Alot of money would have to be on the table for me to trade that off.
An 11th grader would be....17? A seventeen yr old who knows what they want, should be willing to work for it.
I vote for you and your son BOTH pay for his education, with the emphasis on him.
- Oct 11, '12 by rammsteinIt was important to my parents that I attend a prestigous university, so they helped me pay for part of what wasn't covered by scholarship. However, it was always made very clear that they would only pay for part, and it was up to me to ensure that I maintained the grades to keep the scholarship that was paying for most of the tuition, and the balance - not a small amount - I had to take out loans to cover. I'll be paying those loans until 2020, but I don't regret it. Having to make sure I kept the grades to keep my scholarship ensured that I didn't slack off, and knowing that I had loans to pay taught me to manage my money from the beginning, so that student loans were my only debt when I graduated - I worked consistently throughout college and didn't rely on credit cards like some of my peers.
I went to a school with a co-op program, and one of the girls who was cooping in the same office as I was had her education paid for entirely by her parents.
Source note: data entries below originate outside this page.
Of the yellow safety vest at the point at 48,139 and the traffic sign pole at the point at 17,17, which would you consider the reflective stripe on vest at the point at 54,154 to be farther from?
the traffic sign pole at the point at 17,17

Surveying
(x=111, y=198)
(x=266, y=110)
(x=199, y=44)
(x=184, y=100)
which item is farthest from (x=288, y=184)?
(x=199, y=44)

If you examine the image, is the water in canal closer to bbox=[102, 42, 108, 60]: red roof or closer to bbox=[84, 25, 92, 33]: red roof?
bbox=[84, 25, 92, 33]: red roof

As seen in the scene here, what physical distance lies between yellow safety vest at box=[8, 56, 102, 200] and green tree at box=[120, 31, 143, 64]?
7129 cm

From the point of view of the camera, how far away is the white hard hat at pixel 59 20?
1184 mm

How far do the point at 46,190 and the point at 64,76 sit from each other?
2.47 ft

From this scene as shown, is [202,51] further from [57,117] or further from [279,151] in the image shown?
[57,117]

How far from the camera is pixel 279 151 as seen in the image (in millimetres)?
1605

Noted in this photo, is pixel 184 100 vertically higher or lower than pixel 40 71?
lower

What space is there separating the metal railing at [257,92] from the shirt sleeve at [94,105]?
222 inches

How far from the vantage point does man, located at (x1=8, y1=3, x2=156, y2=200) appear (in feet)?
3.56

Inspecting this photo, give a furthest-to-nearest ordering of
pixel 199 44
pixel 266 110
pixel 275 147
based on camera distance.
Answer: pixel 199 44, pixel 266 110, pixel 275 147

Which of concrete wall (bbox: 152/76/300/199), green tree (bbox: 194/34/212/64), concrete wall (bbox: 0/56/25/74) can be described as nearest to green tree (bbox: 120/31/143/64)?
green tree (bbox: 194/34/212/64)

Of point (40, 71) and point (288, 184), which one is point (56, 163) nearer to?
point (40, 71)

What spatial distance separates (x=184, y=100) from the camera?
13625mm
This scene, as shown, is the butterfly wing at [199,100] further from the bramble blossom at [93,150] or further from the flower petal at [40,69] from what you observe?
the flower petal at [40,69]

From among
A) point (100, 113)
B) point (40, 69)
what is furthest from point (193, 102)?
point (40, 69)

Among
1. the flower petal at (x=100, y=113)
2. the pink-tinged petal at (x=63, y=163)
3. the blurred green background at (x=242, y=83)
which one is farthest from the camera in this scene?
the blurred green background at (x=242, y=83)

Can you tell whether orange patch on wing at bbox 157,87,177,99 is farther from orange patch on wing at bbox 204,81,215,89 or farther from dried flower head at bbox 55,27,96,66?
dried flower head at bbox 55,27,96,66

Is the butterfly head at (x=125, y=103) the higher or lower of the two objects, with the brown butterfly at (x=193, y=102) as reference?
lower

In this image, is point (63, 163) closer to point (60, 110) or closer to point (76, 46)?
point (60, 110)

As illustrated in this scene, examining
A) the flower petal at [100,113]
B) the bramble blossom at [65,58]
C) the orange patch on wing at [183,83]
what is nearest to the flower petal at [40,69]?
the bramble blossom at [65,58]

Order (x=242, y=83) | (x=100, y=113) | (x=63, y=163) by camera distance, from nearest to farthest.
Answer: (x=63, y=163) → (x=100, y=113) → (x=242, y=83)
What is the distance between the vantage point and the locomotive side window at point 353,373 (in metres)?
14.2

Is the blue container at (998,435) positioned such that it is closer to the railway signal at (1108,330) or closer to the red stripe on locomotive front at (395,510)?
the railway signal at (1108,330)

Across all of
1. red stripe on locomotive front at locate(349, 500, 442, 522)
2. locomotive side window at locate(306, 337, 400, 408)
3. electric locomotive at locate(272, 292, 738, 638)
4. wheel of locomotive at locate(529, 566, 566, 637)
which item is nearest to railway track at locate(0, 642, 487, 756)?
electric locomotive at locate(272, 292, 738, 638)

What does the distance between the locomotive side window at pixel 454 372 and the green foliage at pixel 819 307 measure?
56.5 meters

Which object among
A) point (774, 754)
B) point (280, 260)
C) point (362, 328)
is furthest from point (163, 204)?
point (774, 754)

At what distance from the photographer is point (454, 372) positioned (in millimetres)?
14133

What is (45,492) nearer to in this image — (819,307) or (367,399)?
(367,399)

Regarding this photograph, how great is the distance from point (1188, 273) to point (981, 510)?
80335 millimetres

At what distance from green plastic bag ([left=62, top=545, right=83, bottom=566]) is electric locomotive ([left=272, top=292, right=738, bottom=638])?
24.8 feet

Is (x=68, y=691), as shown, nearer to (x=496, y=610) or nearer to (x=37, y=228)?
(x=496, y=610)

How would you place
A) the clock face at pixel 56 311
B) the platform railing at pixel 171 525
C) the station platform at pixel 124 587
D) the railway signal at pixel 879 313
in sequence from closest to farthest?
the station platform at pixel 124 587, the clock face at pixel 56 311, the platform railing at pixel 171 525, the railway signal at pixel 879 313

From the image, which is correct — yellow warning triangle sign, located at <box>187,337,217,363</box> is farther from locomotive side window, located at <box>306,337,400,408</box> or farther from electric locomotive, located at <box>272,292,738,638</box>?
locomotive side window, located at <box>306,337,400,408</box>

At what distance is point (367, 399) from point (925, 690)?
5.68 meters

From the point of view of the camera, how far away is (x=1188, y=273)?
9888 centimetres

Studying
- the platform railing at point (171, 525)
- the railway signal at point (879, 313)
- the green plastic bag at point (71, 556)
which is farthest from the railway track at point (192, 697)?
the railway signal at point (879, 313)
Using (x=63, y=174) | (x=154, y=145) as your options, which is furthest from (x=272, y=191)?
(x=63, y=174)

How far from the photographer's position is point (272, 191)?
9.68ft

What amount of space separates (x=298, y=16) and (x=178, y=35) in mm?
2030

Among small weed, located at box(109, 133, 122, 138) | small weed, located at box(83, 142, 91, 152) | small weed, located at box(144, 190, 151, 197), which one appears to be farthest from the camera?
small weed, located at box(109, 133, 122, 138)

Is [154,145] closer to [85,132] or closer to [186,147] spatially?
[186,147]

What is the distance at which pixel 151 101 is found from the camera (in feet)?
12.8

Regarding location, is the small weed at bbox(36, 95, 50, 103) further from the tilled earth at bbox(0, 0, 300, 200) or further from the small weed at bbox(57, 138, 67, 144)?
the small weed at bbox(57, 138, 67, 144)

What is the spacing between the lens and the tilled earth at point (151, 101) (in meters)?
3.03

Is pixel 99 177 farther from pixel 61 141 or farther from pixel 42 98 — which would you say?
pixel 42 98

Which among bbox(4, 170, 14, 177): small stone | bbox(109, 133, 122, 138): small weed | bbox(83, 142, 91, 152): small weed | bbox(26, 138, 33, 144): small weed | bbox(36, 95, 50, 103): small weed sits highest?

Her co-op was the first job she'd ever had in her life, she had thousands of dollars in credit card debt from reckless shopping, and her car actually got impounded by the city for having so many unpaid parking tickets. She never had any responsibility before being thrown into adulthood, and didn't know how to handle it.
If you want to help your son out with his education, that's great. But let him have some responsibility for it as well, or else what happens when he graduates and has never had to be responsible before?
- Oct 11, '12 by Cute♥Nurse♥UnleashedNah, keep the job you love and enjoy it!
My parents paid my way through community college and just like all the other posters have said, I didn't value it very much. I dropped classes often and it is a wonder how I even graduated with an associates (in mathematics no less!). I did absolutely nothing with that degree.
When I finally decided what I wanted to do for a career, I didn't have a whole lot of money and I didn't want to bother my parents for help, so my options were very limited. The only affordable nursing school I knew of was super competitive but I felt, "well, nothing gained, nothing lost" so I just went for that. I worked part-time in non-healthcare related jobs while studying my butt off for pre-requisites and the nursing school entrance exam. And then I got in! I saved a considerable amount of money by then (I lived very simply) so I actually took a year off from working to concentrate on the first year of nursing school. My GPA was good so I was able to get an externship. My grades weren't so great during my senior year because of the externship and the sheer natural stress of nursing school, but I was still able to get a good job afterward (it's true -it's who you know and the experience you get from externships - not so much the knowledge you get from textbooks, even though it's still important).
My nursing education means so much more to me because I took care of it myself (and I'm virtually debt-free), plus my parents were EXTREMELY proud of me. When I passed the NCLEX, my father actually cried for joy. And he NEVER does that!
So go ahead, enjoy your job! Have your child pay their way in a reputable but affordable state or local college/university for his bachelors degree - he will value it. Prestigious universities are more important for graduate and post-graduate work and by then, your child can absolutely pay for it themselves.
- Oct 11, '12 by redhead_NURSE98!Oh goodness. As someone who has taken a large pay cut (over 50%), I'd go for the job that makes you happy. Your happiness will probably lead to better performance and possible career advancement, so you may end up getting more $$ anyway. I don't know that I would feel like I was trading away my son's education for my happiness. Him maybe having to pay for part of it will probably make him appreciate it more. My undergrad education was heavily financed by my parents, and I feel like if I'd had to pay for more of it, I'd probably have been more productive and messed around a little less while in school.